By Dan Roche

BOSTON (CBS) — The Red Sox bounced back from back-to-back AL East last place finishes and won the division. There should be a good feeling in New England for that alone.

However, and rightly so, Sox fans want more. Not only is David Ortiz’s final season an added bit of motivation, but the American League is wide open. No one team appears as solid as the Cubs do over in the National League.

So, as the Red Sox get set to begin the postseason, here’s a closer look at four keys for Boston to emerge victorious over the Indians and head to the ALCS:

1. Hit, Hit, Hit

Red Sox right fielder Mookie Betts hits a grand slam in the seventh inning during the game against the Cleveland Indians at Fenway Park on May 21, 2016. (Photo by Rich Gagnon/Getty Images)

Red Sox right fielder Mookie Betts hits a grand slam in the seventh inning during the game against the Cleveland Indians at Fenway Park on May 21, 2016. (Photo by Rich Gagnon/Getty Images)

This Red Sox team was built to hit.
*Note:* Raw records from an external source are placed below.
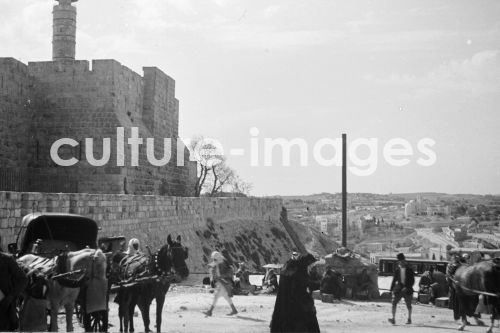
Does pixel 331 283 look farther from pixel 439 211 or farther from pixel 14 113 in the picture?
pixel 439 211

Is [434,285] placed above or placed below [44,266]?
below

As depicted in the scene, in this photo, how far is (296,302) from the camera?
7.91 metres

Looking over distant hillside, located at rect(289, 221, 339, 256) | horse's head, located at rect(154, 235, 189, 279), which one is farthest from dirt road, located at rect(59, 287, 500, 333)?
distant hillside, located at rect(289, 221, 339, 256)

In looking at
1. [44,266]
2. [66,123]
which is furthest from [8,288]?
[66,123]

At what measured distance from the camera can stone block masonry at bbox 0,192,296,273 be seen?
1304 cm

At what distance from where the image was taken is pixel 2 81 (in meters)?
20.5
Boston led the Major Leagues in runs (878), average (.282), OBP (.348), SLG (.461), OPS (.810), extra base hits (576) and doubles (343). They finished fifth in homers with 208. They also were the first Red Sox team to feature three players with 30-plus home runs and 100-plus RBIs (Ortiz, Betts, Hanley).

If they are going to win this series then they must hit. Ortiz looked rested and relaxed at Tuesday’s workout following an incredibly busy final week of the regular season. He’ll be the focal point on the TV broadcast, but the key may be the bats around him — Pedroia, Bogaerts, Betts, Hanley, Bradley Jr., etc. If they do what they did in the regular season, then the Sox have a good chance to emerge victorious.
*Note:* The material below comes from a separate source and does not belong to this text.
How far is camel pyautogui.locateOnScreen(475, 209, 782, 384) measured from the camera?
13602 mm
2. Porcello & Price — That’s Nice!

Red Sox starters Rick Porcello and David Price. (Photos by Getty Images)

Red Sox starters Rick Porcello and David Price. (Photos by Getty Images)

Your biggest X-factor? The 1-2 slots in the rotation. Rick Porcello and David Price combined to go 39-13 in the regular season, but are 0-9 with an ERA around 5.00 in starts in the playoffs. Now is a good time to crack the win column or just give the Sox “quality starts.” They don’t need to be lights out, just good enough to give their offense a chance.
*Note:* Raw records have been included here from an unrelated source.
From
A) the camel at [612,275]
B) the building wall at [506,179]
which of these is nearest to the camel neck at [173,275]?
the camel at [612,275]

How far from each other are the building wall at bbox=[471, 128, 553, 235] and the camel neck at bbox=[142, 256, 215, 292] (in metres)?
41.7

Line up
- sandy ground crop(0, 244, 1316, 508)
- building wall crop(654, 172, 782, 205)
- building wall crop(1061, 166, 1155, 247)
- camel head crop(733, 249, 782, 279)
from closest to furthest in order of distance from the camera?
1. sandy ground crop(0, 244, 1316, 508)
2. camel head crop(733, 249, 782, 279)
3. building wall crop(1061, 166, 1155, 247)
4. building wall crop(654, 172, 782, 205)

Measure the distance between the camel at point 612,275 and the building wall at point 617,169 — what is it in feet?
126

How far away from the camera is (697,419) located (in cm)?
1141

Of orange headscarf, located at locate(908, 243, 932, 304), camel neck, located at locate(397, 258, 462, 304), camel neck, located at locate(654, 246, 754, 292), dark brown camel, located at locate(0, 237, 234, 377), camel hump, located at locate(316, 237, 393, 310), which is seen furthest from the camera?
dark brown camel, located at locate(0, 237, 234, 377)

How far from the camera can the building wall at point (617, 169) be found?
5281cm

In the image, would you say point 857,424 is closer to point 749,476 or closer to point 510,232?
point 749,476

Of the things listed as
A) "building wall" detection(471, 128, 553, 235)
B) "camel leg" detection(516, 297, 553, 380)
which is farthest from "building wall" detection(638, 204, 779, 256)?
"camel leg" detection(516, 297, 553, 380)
There have been examples of guys struggling early in their careers in the postseason only to kick it back the other way. Sox fans should hope that’s the case, especially with Price.

3. Close It With Confidence

Red Sox closer Craig Kimbrel. (Photo by Rich Gagnon/Getty Images)

Red Sox closer Craig Kimbrel. (Photo by Rich Gagnon/Getty Images)

In 6.2 postseason innings, Craig Kimbrel has given up one hit. That’s the closer the Red Sox need in these playoffs, not the one who had a mechanical hiccup last week. Kimbrel was brilliant from August 1 through September 22, notching 11 saves while giving up just one earned run and only one hits. If he’s at that level, he’ll be just what Dave Dombrowski ordered.

If he’s the guy that gave up six earned runs with six walks over three innings in his final four appearances, then it will be Koji Time… or elimination time.

4. I Need A Hero

Red Sox slugger David Ortiz hits a home run against the Cleveland Indians (Photo by Jason Miller/Getty Images)

Red Sox slugger David Ortiz hits a home run against the Cleveland Indians. (Photo by Jason Miller/Getty Images)

The 2013 Red Sox had so many players step up and seize the moment when it counted. Remember, Ben Cherington solidified the 2012 last place finishing Sox with some key veterans and it paid off.

Of course, David Ortiz led the way with his Game 2 ALCS grand slam and his .688 World Series batting average, but there was more. Shane Victorino, Mike Napoli, Johnny Gomes, David Ross, Jarrod Saltalamacchia, Dustin Pedroia, Stephen Drew, and Jacoby Ellsbury all provided timely hits. Those are needed, starting as early as the ALDS, to win in the postseason.

On the flip side, Jon Lester and John Lackey formed an incredible 1-2 atop that World Series winning rotation three years ago while Koji was unhittable in the ninth.

Those players were your heroes. Those kind of performances will be needed again.

Finally, I don’t know about you, but it’s going to be real interesting to see what David Ortiz can do. I wouldn’t pitch anywhere near him if I’m an opposing manager, and with that premise, is there any real chance of him lighting it up again?

But it should be a blast to watch Ortiz and all the drama unfold. After two years away from playoff baseball, make sure you enjoy it and soak in every second.